▶ [Reading passage]:
# Miracle Care Kwik Stop Styptic Powder



## loveschnauzer (Oct 29, 2013)

Bought the 0.5 oz online and the jar is not full, is that normal?
It's like, half full/half empty? It looks like half is missing lol 

Not sure if I should return it


----------



## Kayota (Aug 14, 2009)

I wouldn't bother with it, I use flour and it does as well if not better without causing any pain.


----------



## loveschnauzer (Oct 29, 2013)

Oooh
Going to return it, that's good to know.
Thank you!


----------



## Kayota (Aug 14, 2009)

idk if that stuff is the same but I know styptic powder can REALLY sting on those sensitive nails. I quick roxie a lot because she struggles and fights me so I had to learn fast what to use and flour has been the best option. I keep a bowl of it on the counter for that purpose (and the rest in the freezer because I have a grain beetle problem lol).


----------



## loveschnauzer (Oct 29, 2013)

I have only recently started trimming my dog's nails, haven't cut the quick...yet...

▶ [Parts of the exercise]:
[1] In the styptic powder thread, where does Kayota keep the rest of the flour?
[2] Copy out the part of the styptic powder thread that starts at "I wouldn't bother" and ends at "good to know.".

▶ [Given records]:
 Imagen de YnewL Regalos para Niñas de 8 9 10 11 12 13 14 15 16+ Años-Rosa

* * *

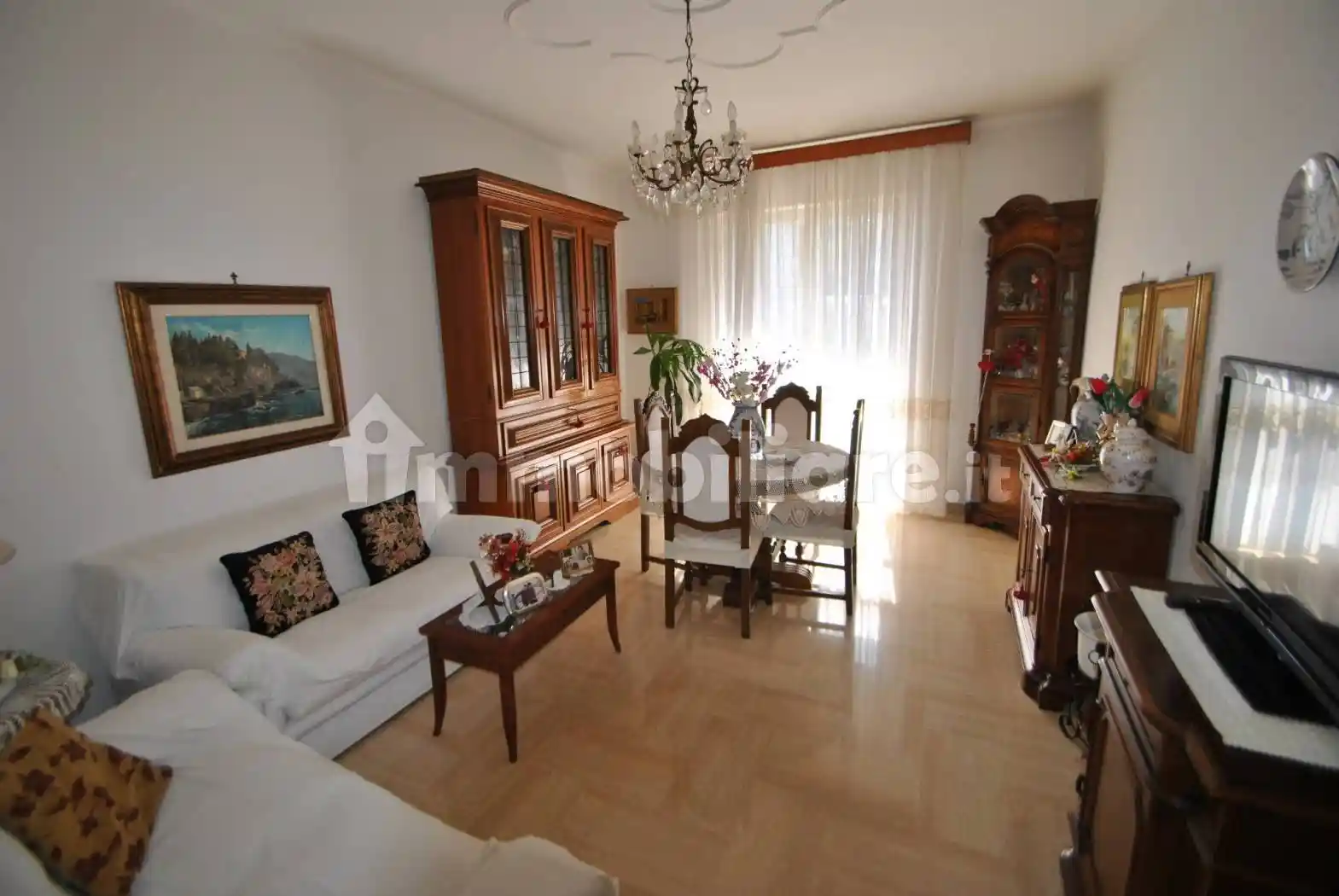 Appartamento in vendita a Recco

▶ [Solutions for each task]:
[1] In the freezer, because of a grain beetle problem.

[2]
I wouldn't bother with it, I use flour and it does as well if not better without causing any pain.


----------



## loveschnauzer (Oct 29, 2013)

Oooh
Going to return it, that's good to know.